Start of Block

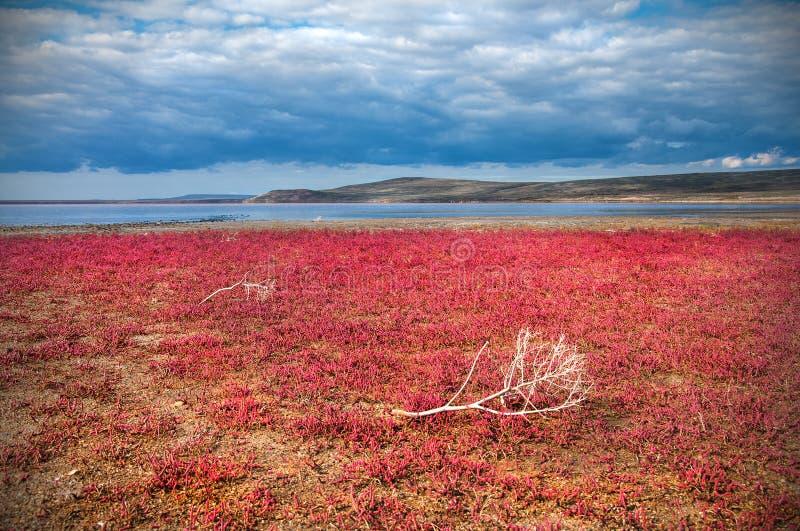 红色植物 免版税图库摄影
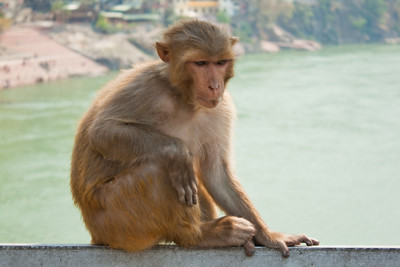 Just chillin out, watching the tourist crowds--Rishikesh, India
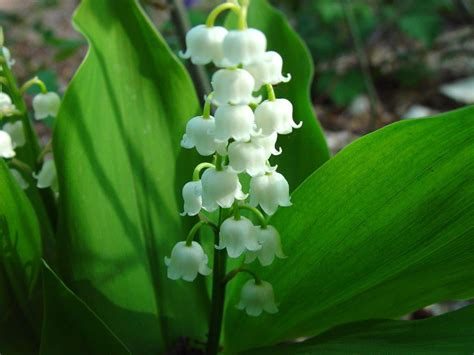 7 white lily of the valley convallaria majalis seeds rare exotic flower seeds ebay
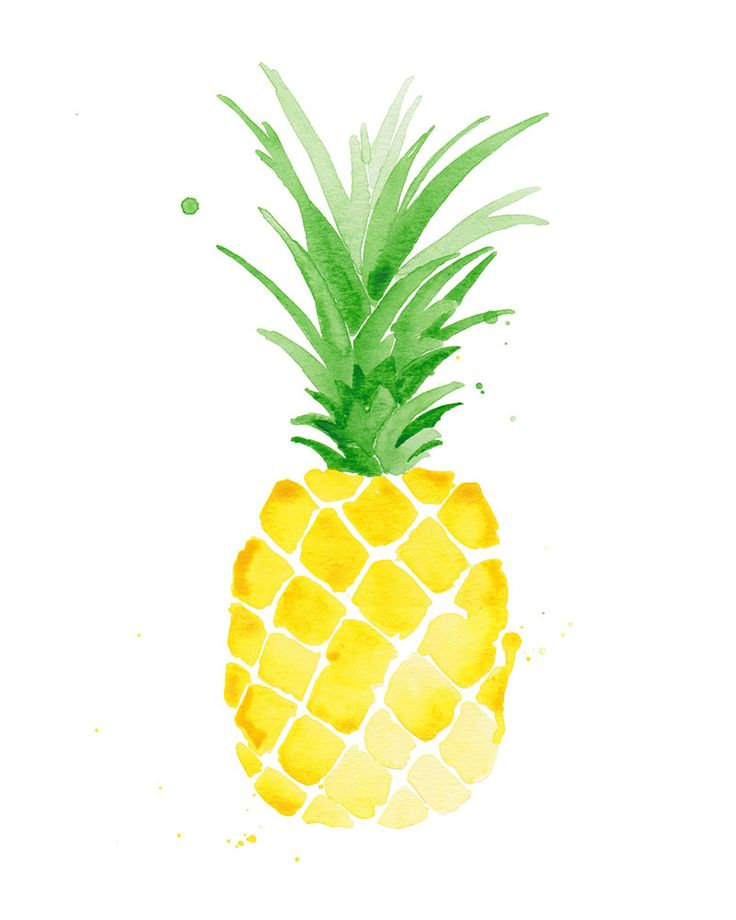 "8x10"" Tropical Pineapple Print.  Fine art print of an original watercolour by Jessica Rowe.  Size:  8″ X 10″  Origin: USA  Professionally printed by a shop that specializes in giclee printing with archival inks on archival matte fine art paper.  Ships unmounted and unframed in a clear eco-friendly compostable plastic flap-seal sleeve with backing board."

End of Block

_About this exercise_
The result should be every line of the data, reproduced exactly, with the images removed.

_Task output_
 红色植物 免版税图库摄影
 Just chillin out, watching the tourist crowds--Rishikesh, India
 7 white lily of the valley convallaria majalis seeds rare exotic flower seeds ebay
 "8x10"" Tropical Pineapple Print.  Fine art print of an original watercolour by Jessica Rowe.  Size:  8″ X 10″  Origin: USA  Professionally printed by a shop that specializes in giclee printing with archival inks on archival matte fine art paper.  Ships unmounted and unframed in a clear eco-friendly compostable plastic flap-seal sleeve with backing board."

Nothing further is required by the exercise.